TEXTO DE ESTUDIO -
Los palestinos no necesitamos “importar el conflicto”
En muchas ocasiones, cuando los argumentos quedan cortos;
cuando los calificativos de “terroristas” pierden credibilidad; cuando
la propaganda israelí que ha mantenido la opinión del mundo secuestrada
durante las últimas seis décadas ya no tiene efecto; cuando el cuento de
la víctima ya no vale tanto, la comunidad judía en Chile, y quienes la
apoyan, ponen fin a la conversación con una frase salvavidas (o calla
bocas): llaman a “no importar el conflicto”.
Pero este emplazamiento, además de un cliché, es también una falacia.
Probablemente a la comunidad judía le resulta fácil y cómodo no
importar un problema lejano con el que en su mayoría no tienen mayor
vínculo, salvo el servicio militar que fueron a cumplir y por el que
recibieron un viaje en pago y que, como han confesado numerosos
objetores de conciencia, se trata básicamente de aprender a humillar,
torturar, maltratar y asesinar palestinos.
Es muy poco probable que sus padres, sus abuelos o bisabuelos hayan
nacido en las tierras ocupadas palestinas. Los míos sí. Y si yo nací en
Chile es porque la ocupación israelí expulsó a mi padre de la tierra de
sus padres. Dividió a su familia, expropió su territorio, desgarró su
cultura, nos trasplantó, nos desarraigó y, más aún, nos ha negado el
derecho de pertenecer a la nación de nuestros antepasados. Mi padre
murió en Chile porfiadamente apátrida ante la impotencia de no tener un
pasaporte que tuviera estampado lo que realmente era: palestino. Sólo
pude ver a mi abuela paterna una vez en la vida, y a mi abuelo dos
veces, porque tenían que pedirles a los ocupantes extranjeros de su
patria permiso para desplazarse y corrían el riesgo de no poder regresar
y perder todo lo que tenían. Y desde otro continente lloré igualmente
sus muertes. No conozco su casa y tampoco a mi familia. Nunca he pisado
las calles de las historias de infancia de mi padre, de mis
antepasados, ni he probado los damascos, tampoco he olido las naranjas
ni he paseado bajo los olivos.

QUÉ HACER - Reescribe el pasaje del texto de estudio que empieza en "Probablemente a la" y sigue hasta "y asesinar palestinos.", sustituyendo "servicio militar" por "entrenamiento militar".

DATOS PROPORCIONADOS -
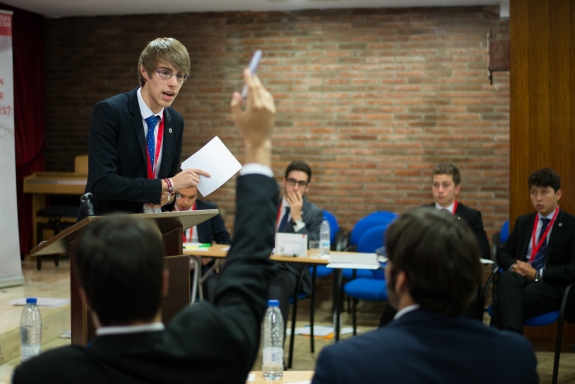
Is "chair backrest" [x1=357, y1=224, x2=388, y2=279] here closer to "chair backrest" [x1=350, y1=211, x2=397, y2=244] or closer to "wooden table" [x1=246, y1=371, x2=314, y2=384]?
"chair backrest" [x1=350, y1=211, x2=397, y2=244]

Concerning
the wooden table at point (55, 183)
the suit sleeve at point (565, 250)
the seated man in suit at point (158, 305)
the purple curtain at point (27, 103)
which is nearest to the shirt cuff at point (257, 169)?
the seated man in suit at point (158, 305)

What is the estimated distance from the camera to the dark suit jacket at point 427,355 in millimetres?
1221

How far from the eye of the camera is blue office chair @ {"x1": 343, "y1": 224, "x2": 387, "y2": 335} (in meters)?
5.33

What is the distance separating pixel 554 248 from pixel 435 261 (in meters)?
4.11

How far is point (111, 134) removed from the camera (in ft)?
8.69

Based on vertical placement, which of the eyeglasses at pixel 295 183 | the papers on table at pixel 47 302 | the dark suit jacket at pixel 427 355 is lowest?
the papers on table at pixel 47 302

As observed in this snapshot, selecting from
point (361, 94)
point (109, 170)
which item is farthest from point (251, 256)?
point (361, 94)

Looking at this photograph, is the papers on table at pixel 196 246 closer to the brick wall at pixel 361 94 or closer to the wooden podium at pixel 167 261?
the brick wall at pixel 361 94

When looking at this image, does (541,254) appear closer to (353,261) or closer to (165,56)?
(353,261)

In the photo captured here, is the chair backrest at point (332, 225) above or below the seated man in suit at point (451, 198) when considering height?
below

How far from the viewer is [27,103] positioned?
26.6ft

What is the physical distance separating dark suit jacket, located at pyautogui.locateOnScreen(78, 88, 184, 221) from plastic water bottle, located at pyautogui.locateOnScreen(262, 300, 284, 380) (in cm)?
76

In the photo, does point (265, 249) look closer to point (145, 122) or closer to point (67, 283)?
point (145, 122)

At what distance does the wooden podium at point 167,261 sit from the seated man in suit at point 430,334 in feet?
3.72
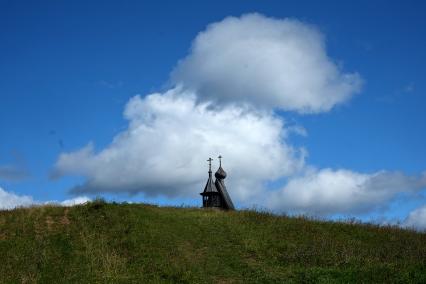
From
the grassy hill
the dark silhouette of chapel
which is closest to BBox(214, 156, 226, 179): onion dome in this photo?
the dark silhouette of chapel

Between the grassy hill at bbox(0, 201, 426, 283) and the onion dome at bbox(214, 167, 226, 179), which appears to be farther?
the onion dome at bbox(214, 167, 226, 179)

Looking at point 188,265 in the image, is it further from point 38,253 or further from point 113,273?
point 38,253

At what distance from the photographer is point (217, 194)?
51.9 metres

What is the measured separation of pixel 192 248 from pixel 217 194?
92.5 ft

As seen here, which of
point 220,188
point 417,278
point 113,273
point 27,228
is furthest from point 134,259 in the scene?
point 220,188

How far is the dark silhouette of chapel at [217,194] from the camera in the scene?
51.2 m

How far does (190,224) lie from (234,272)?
6599 mm

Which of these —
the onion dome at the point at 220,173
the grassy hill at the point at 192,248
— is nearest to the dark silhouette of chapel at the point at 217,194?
the onion dome at the point at 220,173

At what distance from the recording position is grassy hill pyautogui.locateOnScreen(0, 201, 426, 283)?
20203 millimetres

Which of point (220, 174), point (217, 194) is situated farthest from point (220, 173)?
point (217, 194)

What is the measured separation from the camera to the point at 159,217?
27703 mm

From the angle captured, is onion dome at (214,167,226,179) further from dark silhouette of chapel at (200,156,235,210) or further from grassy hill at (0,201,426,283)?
grassy hill at (0,201,426,283)

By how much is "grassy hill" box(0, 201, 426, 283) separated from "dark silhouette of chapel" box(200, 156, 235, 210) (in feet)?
68.5

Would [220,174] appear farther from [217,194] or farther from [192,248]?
[192,248]
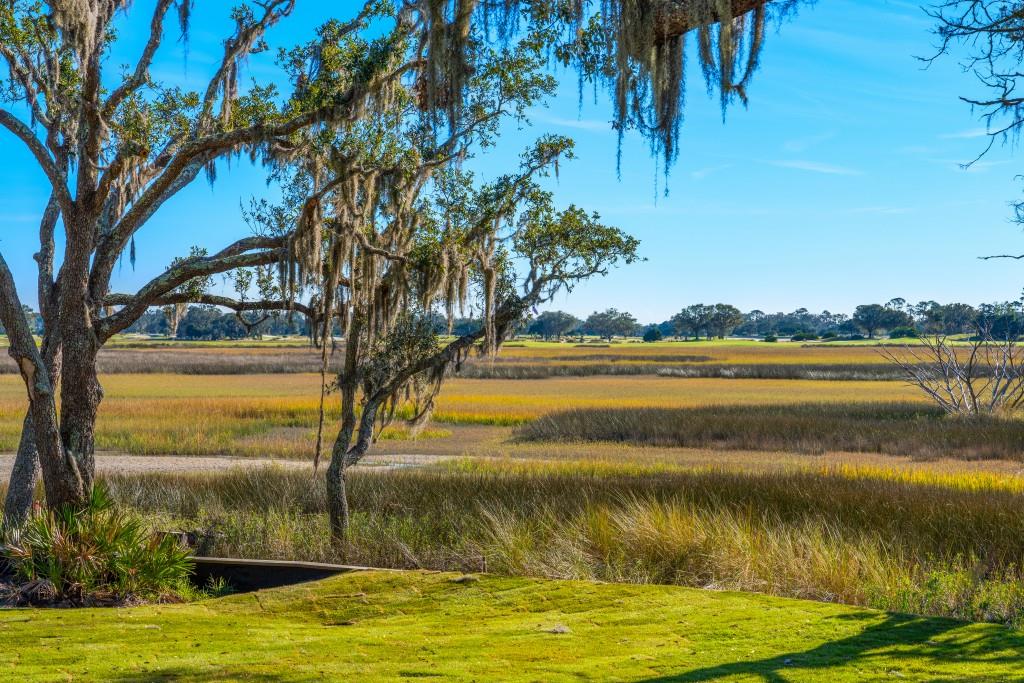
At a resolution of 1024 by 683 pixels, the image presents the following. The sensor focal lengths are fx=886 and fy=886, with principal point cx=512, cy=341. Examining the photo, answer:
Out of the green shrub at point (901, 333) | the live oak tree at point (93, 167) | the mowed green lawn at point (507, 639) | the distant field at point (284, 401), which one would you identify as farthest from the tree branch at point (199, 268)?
the green shrub at point (901, 333)

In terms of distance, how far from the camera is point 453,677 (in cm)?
530

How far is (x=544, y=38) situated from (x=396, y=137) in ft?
8.15

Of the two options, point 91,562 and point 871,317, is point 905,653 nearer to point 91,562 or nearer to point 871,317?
point 91,562

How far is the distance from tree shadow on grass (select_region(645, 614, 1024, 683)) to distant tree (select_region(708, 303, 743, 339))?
621 feet

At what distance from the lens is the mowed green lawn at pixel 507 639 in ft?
17.9

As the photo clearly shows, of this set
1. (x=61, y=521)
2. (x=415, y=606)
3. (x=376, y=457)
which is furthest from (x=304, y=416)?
(x=415, y=606)

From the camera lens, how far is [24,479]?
1086 centimetres

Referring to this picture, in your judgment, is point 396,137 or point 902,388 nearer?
point 396,137

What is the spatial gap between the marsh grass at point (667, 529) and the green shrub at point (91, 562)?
2.23 metres

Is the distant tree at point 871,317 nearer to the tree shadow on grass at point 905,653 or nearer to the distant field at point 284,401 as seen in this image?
the distant field at point 284,401

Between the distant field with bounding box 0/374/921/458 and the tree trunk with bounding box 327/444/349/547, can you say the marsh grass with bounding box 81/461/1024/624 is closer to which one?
the tree trunk with bounding box 327/444/349/547

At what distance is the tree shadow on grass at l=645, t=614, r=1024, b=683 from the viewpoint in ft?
17.3

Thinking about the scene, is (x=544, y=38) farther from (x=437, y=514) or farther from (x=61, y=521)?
(x=61, y=521)

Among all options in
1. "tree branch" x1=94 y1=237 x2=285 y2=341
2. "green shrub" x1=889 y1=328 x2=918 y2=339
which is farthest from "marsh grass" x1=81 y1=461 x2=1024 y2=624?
"green shrub" x1=889 y1=328 x2=918 y2=339
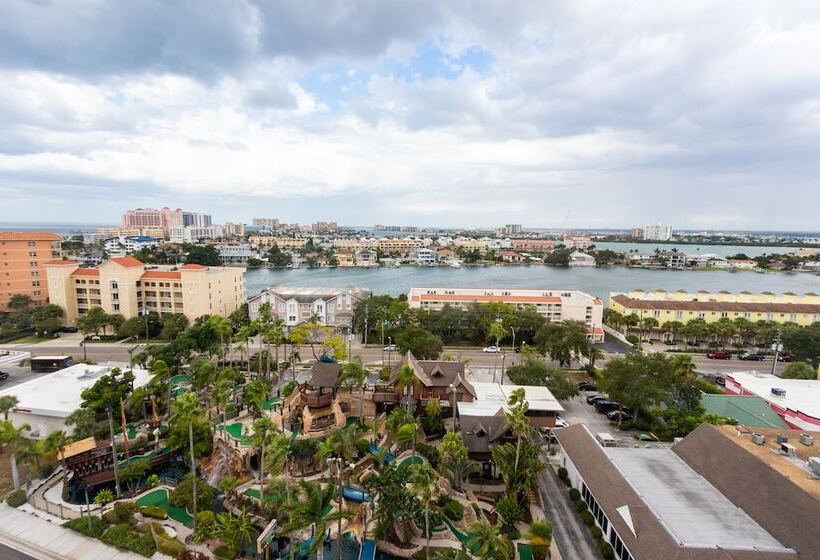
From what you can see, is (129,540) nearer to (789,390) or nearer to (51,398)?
(51,398)

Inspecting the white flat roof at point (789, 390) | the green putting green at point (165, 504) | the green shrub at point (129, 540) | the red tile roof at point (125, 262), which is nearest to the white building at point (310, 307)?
the red tile roof at point (125, 262)

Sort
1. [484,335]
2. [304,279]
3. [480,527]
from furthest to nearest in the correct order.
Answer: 1. [304,279]
2. [484,335]
3. [480,527]

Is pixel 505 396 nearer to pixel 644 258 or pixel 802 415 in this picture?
pixel 802 415

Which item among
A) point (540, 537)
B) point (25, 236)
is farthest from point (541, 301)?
point (25, 236)

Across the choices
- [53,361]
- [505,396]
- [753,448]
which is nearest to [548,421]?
[505,396]

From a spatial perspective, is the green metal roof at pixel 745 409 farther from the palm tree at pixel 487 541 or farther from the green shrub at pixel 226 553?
the green shrub at pixel 226 553

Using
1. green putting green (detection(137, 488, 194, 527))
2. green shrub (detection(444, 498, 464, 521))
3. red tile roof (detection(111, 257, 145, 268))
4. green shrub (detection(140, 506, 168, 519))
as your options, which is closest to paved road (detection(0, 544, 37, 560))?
green shrub (detection(140, 506, 168, 519))
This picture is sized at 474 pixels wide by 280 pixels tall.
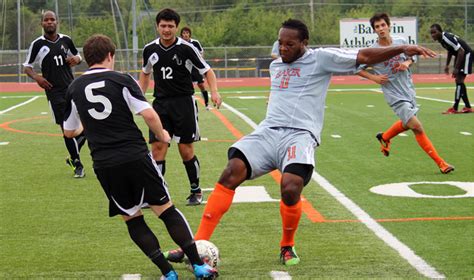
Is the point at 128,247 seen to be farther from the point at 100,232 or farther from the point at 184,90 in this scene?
the point at 184,90

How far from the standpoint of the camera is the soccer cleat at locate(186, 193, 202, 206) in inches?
386

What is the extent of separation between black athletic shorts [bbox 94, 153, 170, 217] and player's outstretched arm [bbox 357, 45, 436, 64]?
1779mm

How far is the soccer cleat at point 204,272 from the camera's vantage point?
6.41 meters

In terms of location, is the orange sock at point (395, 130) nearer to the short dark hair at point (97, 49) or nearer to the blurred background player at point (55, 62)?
the blurred background player at point (55, 62)

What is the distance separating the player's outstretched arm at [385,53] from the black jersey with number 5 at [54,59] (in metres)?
6.66

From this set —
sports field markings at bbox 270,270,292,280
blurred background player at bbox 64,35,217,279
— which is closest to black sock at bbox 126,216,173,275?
blurred background player at bbox 64,35,217,279

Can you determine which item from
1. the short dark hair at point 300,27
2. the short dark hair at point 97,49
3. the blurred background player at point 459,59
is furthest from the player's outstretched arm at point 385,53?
the blurred background player at point 459,59

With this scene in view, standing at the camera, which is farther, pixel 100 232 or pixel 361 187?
pixel 361 187

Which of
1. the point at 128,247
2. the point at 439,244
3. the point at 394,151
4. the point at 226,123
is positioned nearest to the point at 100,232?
the point at 128,247

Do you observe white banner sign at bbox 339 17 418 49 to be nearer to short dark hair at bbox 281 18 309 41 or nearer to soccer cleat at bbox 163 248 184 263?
short dark hair at bbox 281 18 309 41

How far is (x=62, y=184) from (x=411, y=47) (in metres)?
5.84

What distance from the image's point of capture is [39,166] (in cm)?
1325

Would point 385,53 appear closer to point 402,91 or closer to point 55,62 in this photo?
point 402,91

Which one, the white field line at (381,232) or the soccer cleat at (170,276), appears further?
the white field line at (381,232)
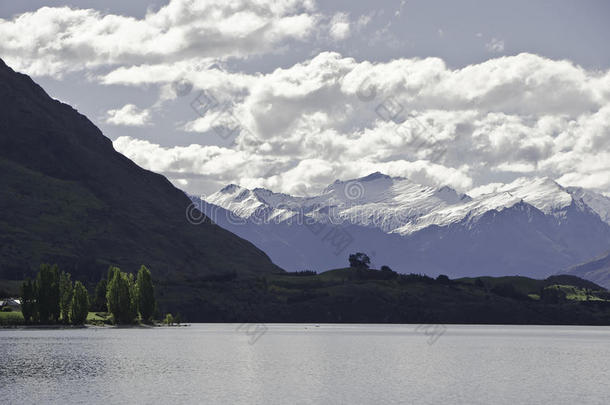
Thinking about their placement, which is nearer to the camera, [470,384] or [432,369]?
[470,384]

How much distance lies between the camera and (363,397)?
103 metres

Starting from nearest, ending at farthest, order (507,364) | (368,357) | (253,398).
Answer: (253,398) → (507,364) → (368,357)

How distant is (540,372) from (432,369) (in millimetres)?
20219

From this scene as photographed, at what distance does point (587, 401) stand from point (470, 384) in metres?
22.0

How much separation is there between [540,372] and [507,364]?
1983 cm

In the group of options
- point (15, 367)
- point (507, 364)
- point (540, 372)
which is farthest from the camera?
point (507, 364)

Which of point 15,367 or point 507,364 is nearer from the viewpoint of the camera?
point 15,367

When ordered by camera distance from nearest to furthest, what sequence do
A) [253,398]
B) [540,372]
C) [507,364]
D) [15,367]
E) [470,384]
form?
[253,398] < [470,384] < [15,367] < [540,372] < [507,364]

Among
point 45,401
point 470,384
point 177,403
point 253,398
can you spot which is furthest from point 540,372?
point 45,401

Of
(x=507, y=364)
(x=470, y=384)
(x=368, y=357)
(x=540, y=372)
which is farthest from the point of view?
(x=368, y=357)

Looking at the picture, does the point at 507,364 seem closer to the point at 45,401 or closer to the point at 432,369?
the point at 432,369

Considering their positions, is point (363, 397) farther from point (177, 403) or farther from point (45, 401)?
point (45, 401)

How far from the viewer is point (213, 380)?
4793 inches

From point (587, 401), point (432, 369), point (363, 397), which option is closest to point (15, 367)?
point (363, 397)
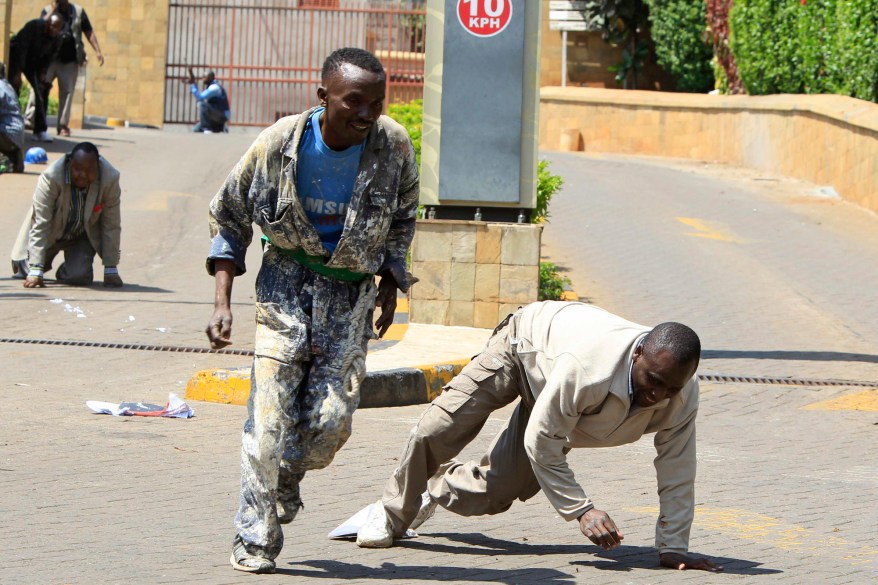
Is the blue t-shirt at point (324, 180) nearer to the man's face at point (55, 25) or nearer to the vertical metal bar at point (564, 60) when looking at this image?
the man's face at point (55, 25)

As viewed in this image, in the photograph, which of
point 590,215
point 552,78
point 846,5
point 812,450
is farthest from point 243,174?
point 552,78

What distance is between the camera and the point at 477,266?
33.1 feet

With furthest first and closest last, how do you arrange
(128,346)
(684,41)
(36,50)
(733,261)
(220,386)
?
(684,41) < (36,50) < (733,261) < (128,346) < (220,386)

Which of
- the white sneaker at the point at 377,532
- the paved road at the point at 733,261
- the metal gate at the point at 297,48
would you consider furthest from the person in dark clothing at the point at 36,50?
the white sneaker at the point at 377,532

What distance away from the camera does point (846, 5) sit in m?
18.5

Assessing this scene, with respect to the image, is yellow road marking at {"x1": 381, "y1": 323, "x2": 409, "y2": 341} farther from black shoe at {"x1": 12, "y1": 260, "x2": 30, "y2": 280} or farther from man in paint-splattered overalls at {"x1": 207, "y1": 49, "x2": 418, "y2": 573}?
man in paint-splattered overalls at {"x1": 207, "y1": 49, "x2": 418, "y2": 573}

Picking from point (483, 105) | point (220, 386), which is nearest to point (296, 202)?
point (220, 386)

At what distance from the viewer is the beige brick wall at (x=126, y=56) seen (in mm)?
28781

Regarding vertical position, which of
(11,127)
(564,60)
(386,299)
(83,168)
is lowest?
(386,299)

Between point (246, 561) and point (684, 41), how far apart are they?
2326cm

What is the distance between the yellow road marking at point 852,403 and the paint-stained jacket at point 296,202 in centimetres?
478

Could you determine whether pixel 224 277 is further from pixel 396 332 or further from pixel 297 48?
pixel 297 48

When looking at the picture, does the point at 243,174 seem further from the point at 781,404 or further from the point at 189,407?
the point at 781,404

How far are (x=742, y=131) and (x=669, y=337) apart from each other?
1881 centimetres
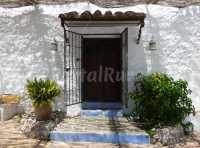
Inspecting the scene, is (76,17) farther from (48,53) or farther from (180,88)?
(180,88)

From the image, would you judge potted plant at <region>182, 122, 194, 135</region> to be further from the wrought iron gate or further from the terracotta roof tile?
the wrought iron gate

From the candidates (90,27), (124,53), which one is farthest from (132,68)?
(90,27)

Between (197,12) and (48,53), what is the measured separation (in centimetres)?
456

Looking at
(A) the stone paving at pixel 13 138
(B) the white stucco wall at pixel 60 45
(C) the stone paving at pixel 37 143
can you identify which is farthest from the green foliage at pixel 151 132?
(A) the stone paving at pixel 13 138

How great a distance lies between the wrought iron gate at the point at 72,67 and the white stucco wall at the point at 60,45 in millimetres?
272

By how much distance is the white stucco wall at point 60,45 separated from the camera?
1134cm

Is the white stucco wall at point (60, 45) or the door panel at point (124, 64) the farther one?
the white stucco wall at point (60, 45)

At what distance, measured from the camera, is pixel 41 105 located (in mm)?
9719

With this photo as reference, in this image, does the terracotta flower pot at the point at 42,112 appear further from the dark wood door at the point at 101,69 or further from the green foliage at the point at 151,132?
the green foliage at the point at 151,132

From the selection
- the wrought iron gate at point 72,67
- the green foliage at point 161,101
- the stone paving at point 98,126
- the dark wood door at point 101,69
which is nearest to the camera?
the stone paving at point 98,126

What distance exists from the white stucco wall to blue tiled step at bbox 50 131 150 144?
2.50 meters

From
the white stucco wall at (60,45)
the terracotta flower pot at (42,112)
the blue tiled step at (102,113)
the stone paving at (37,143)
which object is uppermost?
the white stucco wall at (60,45)

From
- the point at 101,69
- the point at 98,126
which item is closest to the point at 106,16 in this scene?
→ the point at 101,69

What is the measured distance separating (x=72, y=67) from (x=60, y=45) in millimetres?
741
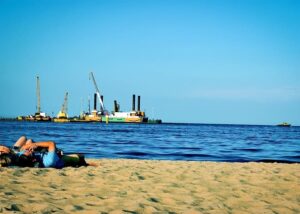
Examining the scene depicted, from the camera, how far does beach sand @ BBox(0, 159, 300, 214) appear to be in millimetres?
4578

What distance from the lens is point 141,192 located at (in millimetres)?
5633

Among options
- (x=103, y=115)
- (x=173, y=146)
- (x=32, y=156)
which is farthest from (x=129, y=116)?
(x=32, y=156)

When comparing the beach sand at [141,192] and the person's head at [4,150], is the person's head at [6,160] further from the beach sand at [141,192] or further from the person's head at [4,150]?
the beach sand at [141,192]

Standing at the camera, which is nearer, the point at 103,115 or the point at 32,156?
the point at 32,156

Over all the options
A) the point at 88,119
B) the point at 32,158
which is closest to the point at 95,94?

RESPUESTA ESCRITA -
Probablemente a la comunidad judía le resulta fácil y cómodo no
importar un problema lejano con el que en su mayoría no tienen mayor
vínculo, salvo el entrenamiento militar que fueron a cumplir y por el que
recibieron un viaje en pago y que, como han confesado numerosos
objetores de conciencia, se trata básicamente de aprender a humillar,
torturar, maltratar y asesinar palestinos.